How can one make a power of it without losing it, without turning it into a husk as the Church did? Kindness is powerful only while it is powerless. If Man tries to give it power, it dims, fades away, loses itself, vanishes. Today I can see the true power of evil. The heavens are empty. Man is alone on Earth. How can the flame of evil be put out? With small drops of living dew, with human kindness? No, not even the waters of all the clouds and seas can extinguish that flame – let alone a handful of dew gathered drop by drop from the time of the Gospels to the iron present… Yes, after despairing of finding good either in God or in Nature, I began to despair even of kindness. But the more I saw of the darkness of Fascism, the more clearly I realized that human qualities persist even on the edge of the grave, even at the door of the gas chamber.

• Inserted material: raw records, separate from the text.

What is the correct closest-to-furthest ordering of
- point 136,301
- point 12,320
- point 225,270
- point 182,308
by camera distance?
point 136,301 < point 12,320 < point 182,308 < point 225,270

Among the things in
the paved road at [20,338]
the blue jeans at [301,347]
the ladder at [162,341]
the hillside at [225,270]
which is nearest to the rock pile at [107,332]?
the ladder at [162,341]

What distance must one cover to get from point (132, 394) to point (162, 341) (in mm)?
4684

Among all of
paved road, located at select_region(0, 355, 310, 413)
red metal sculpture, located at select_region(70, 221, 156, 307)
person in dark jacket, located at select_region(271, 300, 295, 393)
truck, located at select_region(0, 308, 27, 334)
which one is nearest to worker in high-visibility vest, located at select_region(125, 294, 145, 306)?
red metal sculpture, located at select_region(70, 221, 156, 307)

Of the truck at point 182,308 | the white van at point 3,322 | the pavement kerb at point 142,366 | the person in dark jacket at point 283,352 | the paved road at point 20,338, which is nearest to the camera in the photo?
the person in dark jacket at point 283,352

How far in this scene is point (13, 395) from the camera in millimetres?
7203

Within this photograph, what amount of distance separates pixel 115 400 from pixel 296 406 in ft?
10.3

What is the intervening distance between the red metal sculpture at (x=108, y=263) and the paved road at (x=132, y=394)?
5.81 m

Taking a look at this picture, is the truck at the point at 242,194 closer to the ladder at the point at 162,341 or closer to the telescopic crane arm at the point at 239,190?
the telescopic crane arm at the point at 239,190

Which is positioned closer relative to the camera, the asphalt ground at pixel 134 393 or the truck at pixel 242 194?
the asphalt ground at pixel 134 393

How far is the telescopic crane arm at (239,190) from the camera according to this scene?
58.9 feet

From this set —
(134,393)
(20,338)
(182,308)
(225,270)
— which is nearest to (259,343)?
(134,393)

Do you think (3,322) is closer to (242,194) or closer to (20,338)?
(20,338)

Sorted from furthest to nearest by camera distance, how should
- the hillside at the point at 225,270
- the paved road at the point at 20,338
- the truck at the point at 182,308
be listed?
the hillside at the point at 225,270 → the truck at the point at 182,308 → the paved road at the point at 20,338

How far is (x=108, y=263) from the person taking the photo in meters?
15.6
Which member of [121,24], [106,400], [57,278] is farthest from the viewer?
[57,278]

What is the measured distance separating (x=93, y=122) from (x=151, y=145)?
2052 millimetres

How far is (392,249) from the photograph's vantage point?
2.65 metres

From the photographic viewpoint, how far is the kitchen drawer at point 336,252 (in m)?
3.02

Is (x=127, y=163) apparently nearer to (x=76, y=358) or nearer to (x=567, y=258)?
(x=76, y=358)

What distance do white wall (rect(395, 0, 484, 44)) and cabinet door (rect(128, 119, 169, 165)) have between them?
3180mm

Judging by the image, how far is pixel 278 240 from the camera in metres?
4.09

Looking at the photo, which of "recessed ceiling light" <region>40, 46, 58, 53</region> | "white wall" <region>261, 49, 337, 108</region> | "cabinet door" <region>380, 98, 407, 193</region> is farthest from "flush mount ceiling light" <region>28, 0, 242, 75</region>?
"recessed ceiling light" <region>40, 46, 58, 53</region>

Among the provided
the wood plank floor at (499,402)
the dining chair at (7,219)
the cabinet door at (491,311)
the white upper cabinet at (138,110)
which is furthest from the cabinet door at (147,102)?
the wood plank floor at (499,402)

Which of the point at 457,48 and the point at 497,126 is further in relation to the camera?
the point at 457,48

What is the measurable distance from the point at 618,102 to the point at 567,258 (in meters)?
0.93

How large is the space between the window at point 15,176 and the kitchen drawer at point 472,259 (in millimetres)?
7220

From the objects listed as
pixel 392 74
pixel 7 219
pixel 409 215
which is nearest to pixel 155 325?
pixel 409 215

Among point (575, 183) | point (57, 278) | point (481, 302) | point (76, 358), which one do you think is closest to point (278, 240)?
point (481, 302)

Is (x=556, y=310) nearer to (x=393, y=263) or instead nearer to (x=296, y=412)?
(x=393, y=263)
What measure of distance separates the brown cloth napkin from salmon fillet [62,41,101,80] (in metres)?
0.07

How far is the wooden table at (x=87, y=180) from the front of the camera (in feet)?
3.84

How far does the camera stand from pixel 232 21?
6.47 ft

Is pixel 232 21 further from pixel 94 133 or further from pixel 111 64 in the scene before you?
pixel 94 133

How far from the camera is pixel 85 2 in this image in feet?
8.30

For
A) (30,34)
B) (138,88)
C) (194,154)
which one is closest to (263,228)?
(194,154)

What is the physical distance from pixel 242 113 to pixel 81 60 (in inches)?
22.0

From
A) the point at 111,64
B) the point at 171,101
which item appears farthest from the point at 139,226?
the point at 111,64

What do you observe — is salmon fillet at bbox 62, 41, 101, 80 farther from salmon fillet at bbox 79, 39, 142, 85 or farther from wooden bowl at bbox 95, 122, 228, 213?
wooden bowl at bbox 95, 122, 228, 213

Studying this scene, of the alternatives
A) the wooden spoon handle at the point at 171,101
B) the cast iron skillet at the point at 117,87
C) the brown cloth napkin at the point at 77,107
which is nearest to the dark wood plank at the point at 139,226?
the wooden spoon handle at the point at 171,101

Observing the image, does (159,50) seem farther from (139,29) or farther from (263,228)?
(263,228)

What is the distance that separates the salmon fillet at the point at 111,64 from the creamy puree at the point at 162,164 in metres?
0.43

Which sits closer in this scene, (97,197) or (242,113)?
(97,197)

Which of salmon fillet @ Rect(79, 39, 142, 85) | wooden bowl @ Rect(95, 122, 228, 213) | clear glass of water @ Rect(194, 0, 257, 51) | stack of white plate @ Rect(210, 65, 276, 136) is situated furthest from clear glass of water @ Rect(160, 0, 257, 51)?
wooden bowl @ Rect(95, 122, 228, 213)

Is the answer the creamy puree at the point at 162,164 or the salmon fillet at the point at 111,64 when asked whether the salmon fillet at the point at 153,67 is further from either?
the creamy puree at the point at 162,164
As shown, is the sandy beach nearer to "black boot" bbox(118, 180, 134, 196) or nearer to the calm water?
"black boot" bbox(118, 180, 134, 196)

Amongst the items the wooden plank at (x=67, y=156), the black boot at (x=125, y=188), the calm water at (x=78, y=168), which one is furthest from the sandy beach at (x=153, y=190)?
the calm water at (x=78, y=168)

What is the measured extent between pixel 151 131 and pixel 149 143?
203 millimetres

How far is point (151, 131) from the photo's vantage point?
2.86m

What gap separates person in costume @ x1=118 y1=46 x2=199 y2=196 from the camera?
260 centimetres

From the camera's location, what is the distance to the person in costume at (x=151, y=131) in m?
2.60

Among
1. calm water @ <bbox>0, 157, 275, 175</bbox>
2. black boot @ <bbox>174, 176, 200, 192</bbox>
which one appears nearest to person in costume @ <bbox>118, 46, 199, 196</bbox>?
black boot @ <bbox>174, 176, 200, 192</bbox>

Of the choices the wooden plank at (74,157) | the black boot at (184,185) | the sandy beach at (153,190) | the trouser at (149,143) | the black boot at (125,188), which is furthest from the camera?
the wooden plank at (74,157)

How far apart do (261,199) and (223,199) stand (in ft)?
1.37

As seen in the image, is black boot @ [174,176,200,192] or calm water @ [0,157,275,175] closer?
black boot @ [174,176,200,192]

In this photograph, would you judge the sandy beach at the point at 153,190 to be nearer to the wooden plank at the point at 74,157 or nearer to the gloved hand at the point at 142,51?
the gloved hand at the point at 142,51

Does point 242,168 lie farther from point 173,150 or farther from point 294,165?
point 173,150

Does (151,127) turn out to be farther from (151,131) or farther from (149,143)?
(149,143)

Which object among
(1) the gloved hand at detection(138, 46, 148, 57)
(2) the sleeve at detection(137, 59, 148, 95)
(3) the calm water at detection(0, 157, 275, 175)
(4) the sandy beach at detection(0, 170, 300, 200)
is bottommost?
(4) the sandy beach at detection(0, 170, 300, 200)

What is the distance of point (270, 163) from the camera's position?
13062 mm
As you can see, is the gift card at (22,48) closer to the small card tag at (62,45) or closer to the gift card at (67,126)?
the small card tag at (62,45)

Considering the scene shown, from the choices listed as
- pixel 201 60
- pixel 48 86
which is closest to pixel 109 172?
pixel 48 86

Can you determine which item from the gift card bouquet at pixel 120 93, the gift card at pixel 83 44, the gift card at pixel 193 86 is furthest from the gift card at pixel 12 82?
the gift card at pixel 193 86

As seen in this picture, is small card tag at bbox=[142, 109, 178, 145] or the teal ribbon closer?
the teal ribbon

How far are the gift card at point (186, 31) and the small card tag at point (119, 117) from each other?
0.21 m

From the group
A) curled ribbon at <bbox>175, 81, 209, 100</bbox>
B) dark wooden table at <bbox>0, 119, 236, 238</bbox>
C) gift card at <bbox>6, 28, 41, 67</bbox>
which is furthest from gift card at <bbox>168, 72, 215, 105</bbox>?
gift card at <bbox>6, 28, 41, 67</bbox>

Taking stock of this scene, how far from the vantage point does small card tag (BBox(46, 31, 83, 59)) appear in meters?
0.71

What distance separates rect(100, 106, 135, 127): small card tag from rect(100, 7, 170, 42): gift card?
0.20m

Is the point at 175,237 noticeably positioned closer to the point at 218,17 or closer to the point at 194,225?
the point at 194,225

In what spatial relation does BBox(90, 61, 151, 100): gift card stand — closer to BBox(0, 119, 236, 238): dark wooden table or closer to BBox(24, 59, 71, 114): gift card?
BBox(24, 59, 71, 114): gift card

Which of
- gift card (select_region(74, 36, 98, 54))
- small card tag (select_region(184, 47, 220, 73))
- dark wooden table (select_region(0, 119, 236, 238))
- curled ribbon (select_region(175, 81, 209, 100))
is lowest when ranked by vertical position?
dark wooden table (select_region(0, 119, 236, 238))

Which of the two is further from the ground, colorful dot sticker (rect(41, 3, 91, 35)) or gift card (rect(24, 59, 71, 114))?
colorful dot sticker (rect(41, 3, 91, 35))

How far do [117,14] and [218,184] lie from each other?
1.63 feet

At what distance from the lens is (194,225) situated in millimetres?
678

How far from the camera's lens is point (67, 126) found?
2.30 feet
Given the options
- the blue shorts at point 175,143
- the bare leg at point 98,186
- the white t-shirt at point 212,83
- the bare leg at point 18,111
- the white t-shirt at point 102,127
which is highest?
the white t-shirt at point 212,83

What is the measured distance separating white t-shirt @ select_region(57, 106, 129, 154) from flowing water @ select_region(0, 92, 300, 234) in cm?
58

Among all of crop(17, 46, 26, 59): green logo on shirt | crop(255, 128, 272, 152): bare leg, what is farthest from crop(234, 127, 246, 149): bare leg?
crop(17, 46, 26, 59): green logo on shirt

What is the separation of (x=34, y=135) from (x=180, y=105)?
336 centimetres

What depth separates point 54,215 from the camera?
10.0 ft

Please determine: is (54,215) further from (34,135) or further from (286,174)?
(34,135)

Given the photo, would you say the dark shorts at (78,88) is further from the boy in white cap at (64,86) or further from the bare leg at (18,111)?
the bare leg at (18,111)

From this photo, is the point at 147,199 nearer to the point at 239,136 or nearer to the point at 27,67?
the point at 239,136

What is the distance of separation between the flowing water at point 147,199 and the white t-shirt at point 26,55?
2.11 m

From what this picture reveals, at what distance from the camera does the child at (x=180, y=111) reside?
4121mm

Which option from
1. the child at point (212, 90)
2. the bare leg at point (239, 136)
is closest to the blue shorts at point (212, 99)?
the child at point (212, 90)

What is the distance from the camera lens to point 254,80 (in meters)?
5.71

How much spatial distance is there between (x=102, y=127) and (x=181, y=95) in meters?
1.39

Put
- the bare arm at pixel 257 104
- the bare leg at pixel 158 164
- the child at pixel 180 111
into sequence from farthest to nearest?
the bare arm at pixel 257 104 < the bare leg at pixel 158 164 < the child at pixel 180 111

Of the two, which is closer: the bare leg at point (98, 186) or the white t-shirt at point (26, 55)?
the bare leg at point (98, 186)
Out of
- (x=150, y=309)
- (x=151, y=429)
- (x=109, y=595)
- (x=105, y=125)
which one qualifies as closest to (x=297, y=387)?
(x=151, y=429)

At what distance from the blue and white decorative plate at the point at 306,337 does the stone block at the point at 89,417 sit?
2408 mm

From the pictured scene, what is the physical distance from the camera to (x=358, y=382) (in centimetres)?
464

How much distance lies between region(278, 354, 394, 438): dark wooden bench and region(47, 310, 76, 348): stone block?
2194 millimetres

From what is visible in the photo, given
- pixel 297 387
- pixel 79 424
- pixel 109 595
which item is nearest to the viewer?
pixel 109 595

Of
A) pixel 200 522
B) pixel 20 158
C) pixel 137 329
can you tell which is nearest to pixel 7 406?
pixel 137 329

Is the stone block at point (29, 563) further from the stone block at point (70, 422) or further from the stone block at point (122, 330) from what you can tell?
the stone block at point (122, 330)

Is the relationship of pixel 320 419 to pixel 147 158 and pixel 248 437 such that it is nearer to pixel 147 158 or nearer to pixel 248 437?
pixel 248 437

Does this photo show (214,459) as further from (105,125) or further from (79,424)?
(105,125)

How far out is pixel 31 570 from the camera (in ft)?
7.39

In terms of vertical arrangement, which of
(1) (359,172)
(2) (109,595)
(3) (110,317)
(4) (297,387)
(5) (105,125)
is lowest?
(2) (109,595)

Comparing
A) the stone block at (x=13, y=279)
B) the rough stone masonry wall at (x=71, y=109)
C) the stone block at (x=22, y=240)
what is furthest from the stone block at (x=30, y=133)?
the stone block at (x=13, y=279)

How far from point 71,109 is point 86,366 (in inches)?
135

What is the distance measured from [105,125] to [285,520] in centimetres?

My faith has been tempered in Hell. My faith has emerged from the flames of the crematoria, from the concrete of the gas chamber. I have seen that it is not man who is impotent in the struggle against evil, but the power of evil that is impotent in the struggle against man. The powerlessness of kindness, of senseless kindness, is the secret of its immortality. It can never be conquered. The more stupid, the more senseless, the more helpless it may seem, the vaster it is. Evil is impotent before it. The prophets, religious teachers, reformers, social and political leaders are impotent before it. This dumb, blind love is man's meaning. Human history is not the battle of good struggling to overcome evil. It is a battle fought by a great evil struggling to crush a small kernel of human kindness. But if what is human in human beings has not been destroyed even now, then evil will never conquer.”